_DESCRIPTION OF THE TASK_
Please list all lines of the material below in which the string "marking" occurs.
─── RECORDS SHOWN ───
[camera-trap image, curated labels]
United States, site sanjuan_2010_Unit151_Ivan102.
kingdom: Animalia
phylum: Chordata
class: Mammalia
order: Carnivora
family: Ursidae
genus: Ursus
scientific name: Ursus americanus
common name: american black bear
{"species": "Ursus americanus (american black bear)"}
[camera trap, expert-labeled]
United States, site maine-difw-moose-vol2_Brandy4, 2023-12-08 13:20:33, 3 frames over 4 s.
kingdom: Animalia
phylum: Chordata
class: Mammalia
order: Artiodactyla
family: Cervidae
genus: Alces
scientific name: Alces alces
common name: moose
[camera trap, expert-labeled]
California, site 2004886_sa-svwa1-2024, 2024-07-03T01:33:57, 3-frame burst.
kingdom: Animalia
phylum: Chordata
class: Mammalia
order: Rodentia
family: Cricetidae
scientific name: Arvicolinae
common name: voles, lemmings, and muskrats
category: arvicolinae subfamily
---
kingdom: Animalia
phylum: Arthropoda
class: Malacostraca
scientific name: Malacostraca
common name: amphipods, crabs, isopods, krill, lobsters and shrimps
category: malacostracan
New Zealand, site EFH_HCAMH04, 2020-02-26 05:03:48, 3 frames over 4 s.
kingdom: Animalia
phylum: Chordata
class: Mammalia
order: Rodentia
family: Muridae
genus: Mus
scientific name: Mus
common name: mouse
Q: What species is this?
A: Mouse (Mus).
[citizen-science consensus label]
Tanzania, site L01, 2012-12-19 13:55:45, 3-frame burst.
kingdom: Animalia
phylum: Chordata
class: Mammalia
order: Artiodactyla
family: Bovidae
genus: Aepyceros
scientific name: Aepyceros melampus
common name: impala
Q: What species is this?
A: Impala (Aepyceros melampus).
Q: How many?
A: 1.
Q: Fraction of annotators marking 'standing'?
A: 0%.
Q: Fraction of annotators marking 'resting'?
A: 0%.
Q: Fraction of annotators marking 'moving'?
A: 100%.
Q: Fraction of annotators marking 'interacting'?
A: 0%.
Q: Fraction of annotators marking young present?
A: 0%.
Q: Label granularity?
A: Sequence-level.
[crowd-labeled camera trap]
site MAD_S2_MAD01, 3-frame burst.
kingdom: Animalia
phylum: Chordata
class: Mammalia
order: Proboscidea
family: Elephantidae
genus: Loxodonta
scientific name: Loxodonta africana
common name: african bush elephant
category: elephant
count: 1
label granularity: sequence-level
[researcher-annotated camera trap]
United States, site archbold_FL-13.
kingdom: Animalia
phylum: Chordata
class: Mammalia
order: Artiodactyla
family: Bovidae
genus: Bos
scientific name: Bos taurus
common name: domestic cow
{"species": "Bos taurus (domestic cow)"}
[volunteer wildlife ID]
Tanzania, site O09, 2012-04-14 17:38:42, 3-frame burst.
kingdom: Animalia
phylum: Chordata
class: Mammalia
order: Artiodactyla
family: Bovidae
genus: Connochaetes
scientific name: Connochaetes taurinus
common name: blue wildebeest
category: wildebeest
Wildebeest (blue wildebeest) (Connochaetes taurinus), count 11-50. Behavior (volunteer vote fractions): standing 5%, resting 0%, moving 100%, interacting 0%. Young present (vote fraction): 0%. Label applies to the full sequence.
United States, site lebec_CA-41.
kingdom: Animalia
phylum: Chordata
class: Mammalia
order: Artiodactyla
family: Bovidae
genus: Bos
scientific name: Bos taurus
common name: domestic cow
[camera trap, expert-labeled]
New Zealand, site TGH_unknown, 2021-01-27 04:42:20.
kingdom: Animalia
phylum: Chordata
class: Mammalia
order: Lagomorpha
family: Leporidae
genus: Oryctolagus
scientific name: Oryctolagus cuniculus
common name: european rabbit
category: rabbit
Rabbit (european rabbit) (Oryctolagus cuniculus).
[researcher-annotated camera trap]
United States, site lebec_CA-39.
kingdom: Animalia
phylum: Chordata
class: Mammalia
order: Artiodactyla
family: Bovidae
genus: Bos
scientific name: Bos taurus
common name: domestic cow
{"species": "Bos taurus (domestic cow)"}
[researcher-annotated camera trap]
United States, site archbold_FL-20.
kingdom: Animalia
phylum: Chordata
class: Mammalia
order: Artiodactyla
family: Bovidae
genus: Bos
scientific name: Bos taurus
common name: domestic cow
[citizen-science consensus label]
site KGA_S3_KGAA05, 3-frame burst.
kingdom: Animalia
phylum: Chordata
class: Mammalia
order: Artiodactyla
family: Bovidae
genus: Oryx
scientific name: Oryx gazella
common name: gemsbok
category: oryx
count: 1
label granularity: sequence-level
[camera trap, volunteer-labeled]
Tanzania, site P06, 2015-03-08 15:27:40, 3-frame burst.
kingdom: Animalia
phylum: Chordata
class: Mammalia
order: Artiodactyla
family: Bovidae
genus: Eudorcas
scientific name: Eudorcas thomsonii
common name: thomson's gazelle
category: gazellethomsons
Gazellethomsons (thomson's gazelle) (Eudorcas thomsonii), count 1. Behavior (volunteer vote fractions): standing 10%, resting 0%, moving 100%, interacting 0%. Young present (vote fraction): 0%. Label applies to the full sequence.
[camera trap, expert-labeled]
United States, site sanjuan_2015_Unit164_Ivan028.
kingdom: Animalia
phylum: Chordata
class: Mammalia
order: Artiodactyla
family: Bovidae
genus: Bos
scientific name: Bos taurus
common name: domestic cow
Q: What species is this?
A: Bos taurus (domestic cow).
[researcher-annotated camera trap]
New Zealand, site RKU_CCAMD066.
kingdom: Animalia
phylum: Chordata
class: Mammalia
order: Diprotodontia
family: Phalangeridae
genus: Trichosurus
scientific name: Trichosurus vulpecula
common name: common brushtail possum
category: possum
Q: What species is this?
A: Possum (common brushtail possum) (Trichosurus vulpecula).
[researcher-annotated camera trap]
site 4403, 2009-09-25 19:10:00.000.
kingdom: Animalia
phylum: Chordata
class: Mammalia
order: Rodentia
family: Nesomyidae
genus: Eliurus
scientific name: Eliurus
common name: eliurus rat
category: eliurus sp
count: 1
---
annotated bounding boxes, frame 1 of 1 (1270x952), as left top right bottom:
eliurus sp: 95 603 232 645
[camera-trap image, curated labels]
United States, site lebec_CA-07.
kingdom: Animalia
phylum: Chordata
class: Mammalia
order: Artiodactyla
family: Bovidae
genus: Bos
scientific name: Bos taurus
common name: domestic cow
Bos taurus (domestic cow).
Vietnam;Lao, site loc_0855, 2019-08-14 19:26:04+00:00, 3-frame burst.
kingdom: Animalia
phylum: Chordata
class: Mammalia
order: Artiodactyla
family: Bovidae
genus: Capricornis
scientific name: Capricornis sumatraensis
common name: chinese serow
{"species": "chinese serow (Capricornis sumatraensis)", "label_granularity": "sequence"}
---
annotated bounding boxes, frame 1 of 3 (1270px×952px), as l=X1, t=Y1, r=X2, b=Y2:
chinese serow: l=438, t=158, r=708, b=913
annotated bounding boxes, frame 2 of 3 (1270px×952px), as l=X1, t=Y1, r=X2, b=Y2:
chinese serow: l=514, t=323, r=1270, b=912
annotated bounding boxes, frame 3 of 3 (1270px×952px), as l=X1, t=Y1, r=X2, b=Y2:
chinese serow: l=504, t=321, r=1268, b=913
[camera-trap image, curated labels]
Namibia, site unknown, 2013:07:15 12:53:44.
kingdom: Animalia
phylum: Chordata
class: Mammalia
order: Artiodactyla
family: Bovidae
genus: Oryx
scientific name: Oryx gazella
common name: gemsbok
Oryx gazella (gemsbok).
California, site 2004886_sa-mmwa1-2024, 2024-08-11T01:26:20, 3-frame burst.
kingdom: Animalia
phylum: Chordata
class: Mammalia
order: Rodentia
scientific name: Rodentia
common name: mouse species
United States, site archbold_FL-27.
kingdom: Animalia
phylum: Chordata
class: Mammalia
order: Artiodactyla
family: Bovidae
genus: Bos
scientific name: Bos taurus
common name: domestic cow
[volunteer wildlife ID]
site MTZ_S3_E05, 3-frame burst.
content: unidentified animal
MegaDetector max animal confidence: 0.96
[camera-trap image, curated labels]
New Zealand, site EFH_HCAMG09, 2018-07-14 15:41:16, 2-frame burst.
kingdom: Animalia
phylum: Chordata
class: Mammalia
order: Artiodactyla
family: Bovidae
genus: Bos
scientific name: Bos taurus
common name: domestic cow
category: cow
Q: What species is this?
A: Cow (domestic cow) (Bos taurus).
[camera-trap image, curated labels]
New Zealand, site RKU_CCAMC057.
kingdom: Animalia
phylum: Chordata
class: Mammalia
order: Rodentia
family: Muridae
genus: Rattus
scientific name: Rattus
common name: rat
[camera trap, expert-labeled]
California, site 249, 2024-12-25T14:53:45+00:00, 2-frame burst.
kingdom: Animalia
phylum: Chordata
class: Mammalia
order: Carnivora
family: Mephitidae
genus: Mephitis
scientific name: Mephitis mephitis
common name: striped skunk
───
_RESPONSE_
Q: Fraction of annotators marking 'standing'?
Q: Fraction of annotators marking 'resting'?
Q: Fraction of annotators marking 'moving'?
Q: Fraction of annotators marking 'interacting'?
Q: Fraction of annotators marking young present?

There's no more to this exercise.